WORK INSTRUCTIONS: Only the lines from the one containing "With respect to" through the end of the entries should be repeated, exactly as they appear, first and last included.

DATASET ENTRIES:

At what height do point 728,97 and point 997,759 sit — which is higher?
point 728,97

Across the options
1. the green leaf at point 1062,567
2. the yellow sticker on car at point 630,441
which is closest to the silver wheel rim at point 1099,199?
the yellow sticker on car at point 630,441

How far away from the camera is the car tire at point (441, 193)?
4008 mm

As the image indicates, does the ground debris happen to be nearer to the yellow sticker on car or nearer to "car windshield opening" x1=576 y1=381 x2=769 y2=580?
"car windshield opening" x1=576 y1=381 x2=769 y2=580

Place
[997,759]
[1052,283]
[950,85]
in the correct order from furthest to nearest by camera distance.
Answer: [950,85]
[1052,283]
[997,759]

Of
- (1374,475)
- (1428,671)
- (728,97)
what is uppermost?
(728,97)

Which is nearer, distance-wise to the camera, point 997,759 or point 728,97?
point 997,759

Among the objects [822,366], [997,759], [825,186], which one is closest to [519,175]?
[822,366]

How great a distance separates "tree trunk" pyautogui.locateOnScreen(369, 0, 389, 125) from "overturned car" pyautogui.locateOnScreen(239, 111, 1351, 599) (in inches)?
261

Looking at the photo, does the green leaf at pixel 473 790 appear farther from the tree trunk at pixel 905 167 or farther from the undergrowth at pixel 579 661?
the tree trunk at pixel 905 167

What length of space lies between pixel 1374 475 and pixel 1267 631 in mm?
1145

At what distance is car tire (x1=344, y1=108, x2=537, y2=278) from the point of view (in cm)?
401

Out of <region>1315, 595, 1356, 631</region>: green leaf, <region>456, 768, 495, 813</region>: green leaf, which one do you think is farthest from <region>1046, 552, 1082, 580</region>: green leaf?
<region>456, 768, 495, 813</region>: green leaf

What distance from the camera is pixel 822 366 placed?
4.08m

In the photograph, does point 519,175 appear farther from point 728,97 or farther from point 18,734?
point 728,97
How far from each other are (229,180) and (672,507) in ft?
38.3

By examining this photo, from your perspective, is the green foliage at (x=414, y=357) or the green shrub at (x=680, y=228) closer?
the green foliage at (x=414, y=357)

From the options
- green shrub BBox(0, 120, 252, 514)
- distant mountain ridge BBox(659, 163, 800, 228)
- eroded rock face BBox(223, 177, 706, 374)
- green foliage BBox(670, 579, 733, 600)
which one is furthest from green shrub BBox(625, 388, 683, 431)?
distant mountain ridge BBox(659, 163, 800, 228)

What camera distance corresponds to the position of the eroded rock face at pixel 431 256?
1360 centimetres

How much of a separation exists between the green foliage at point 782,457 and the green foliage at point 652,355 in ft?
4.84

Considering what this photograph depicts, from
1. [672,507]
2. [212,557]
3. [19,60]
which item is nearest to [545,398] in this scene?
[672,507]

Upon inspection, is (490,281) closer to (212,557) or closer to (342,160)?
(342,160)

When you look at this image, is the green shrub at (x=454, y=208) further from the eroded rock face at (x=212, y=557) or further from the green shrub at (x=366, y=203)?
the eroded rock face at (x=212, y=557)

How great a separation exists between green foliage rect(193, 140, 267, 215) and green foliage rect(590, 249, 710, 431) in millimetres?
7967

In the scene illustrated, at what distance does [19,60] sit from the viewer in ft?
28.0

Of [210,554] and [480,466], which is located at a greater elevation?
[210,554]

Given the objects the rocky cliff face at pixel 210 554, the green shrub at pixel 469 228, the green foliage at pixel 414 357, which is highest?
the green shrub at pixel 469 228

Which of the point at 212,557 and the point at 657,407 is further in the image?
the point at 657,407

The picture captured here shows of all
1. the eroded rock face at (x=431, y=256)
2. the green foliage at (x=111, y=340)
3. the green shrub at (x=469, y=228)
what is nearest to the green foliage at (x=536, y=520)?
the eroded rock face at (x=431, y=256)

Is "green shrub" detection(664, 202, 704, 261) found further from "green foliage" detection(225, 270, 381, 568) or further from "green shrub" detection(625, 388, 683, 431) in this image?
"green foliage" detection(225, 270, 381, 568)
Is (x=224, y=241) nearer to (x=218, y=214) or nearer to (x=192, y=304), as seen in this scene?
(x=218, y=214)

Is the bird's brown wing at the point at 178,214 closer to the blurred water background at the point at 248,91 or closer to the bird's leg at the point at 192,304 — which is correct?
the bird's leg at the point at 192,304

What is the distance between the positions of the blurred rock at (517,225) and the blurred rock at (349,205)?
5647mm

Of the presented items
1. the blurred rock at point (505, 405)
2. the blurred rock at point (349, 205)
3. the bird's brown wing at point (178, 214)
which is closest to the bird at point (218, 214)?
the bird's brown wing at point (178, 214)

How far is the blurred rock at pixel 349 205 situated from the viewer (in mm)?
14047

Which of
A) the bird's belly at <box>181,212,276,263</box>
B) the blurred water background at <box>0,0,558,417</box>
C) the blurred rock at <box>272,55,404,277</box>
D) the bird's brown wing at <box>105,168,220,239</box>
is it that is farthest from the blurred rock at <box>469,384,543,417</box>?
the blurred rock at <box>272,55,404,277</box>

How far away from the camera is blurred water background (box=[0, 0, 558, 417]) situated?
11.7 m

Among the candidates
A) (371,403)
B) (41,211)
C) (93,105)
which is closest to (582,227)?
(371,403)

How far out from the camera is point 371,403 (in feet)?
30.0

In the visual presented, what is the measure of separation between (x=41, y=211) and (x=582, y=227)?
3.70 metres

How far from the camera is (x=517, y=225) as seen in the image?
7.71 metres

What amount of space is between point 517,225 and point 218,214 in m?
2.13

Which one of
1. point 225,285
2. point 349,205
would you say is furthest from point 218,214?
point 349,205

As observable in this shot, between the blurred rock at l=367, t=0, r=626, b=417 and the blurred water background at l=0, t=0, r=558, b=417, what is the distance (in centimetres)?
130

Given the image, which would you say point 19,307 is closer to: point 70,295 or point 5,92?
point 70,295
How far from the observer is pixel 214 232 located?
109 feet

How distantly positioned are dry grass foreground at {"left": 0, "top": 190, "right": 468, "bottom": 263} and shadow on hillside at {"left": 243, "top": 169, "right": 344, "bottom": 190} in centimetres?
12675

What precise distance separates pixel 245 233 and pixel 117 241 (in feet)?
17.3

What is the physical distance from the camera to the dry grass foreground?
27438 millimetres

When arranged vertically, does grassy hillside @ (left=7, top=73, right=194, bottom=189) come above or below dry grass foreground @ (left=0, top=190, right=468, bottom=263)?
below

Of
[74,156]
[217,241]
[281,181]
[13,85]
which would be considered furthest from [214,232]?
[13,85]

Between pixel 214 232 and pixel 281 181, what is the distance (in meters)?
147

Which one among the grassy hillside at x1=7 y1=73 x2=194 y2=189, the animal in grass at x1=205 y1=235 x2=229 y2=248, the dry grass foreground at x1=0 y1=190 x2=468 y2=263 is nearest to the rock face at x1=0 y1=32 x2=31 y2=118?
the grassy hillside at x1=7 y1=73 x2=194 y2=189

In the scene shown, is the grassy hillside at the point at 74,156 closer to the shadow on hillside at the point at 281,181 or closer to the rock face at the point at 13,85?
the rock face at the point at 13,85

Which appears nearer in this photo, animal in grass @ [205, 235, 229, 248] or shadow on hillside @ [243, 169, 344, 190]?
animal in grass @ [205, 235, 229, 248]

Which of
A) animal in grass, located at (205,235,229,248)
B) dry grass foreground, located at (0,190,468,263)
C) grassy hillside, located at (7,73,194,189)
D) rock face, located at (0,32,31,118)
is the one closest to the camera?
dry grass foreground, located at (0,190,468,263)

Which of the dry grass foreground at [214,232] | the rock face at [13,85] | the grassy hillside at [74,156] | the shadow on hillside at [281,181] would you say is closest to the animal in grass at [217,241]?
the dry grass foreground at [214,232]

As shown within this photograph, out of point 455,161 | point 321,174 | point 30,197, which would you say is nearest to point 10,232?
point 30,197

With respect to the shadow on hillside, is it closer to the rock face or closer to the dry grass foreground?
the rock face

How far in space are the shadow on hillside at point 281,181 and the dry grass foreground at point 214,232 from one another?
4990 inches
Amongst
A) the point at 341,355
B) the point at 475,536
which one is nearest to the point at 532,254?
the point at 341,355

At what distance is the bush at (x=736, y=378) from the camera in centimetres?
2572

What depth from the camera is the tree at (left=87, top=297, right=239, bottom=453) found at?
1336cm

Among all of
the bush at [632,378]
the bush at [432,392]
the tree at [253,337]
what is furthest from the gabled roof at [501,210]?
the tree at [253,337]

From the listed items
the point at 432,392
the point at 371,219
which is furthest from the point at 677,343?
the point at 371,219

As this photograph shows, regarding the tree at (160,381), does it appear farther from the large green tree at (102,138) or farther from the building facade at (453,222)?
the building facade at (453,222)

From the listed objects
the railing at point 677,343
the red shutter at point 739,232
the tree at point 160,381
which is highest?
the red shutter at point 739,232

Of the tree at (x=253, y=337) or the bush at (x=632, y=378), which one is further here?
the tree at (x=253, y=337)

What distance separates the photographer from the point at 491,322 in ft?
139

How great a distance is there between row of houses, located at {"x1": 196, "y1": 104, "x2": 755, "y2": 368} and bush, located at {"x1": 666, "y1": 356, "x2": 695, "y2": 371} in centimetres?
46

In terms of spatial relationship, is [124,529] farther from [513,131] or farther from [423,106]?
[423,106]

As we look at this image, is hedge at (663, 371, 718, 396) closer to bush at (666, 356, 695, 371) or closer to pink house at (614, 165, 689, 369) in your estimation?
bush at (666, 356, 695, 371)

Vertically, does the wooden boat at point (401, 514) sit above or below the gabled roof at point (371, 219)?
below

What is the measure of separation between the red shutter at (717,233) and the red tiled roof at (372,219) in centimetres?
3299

EXERCISE OUTPUT:
With respect to the shadow on hillside, is it closer to the rock face or closer to the dry grass foreground?
the rock face

How far in space are the shadow on hillside at point 281,181 and the dry grass foreground at point 214,232 from one another?
4990 inches
Amongst
A) the point at 341,355
B) the point at 475,536
which one is nearest to the point at 532,254?
the point at 341,355

At what distance is the bush at (x=736, y=378) from the camera in centimetres?
2572

What depth from the camera is the tree at (left=87, top=297, right=239, bottom=453) found at?
1336cm

Among all of
the bush at [632,378]
the bush at [432,392]
the tree at [253,337]
what is furthest from the gabled roof at [501,210]?
the tree at [253,337]

From the listed items
the point at 432,392
the point at 371,219
which is furthest from the point at 677,343?
the point at 371,219

As this photograph shows, regarding the tree at (160,381), does it appear farther from the large green tree at (102,138) or farther from the building facade at (453,222)?
the building facade at (453,222)

From the listed objects
the railing at point 677,343
the red shutter at point 739,232
the tree at point 160,381
which is highest?
the red shutter at point 739,232

Of the tree at (x=253, y=337) or the bush at (x=632, y=378), which one is further here?
the tree at (x=253, y=337)

What distance separates the photographer from the point at 491,322 in ft?
139

How great a distance is there between row of houses, located at {"x1": 196, "y1": 104, "x2": 755, "y2": 368} and bush, located at {"x1": 666, "y1": 356, "x2": 695, "y2": 371} in centimetres?
46

In terms of spatial relationship, is [124,529] farther from [513,131] or farther from [423,106]?
[423,106]

As we look at this image, is hedge at (663, 371, 718, 396) closer to bush at (666, 356, 695, 371) or closer to pink house at (614, 165, 689, 369) in your estimation?
bush at (666, 356, 695, 371)

Vertically, does the wooden boat at point (401, 514) sit above or below the gabled roof at point (371, 219)?
below

What is the measure of separation between the red shutter at (717,233) and the red tiled roof at (372,219) in centimetres?
3299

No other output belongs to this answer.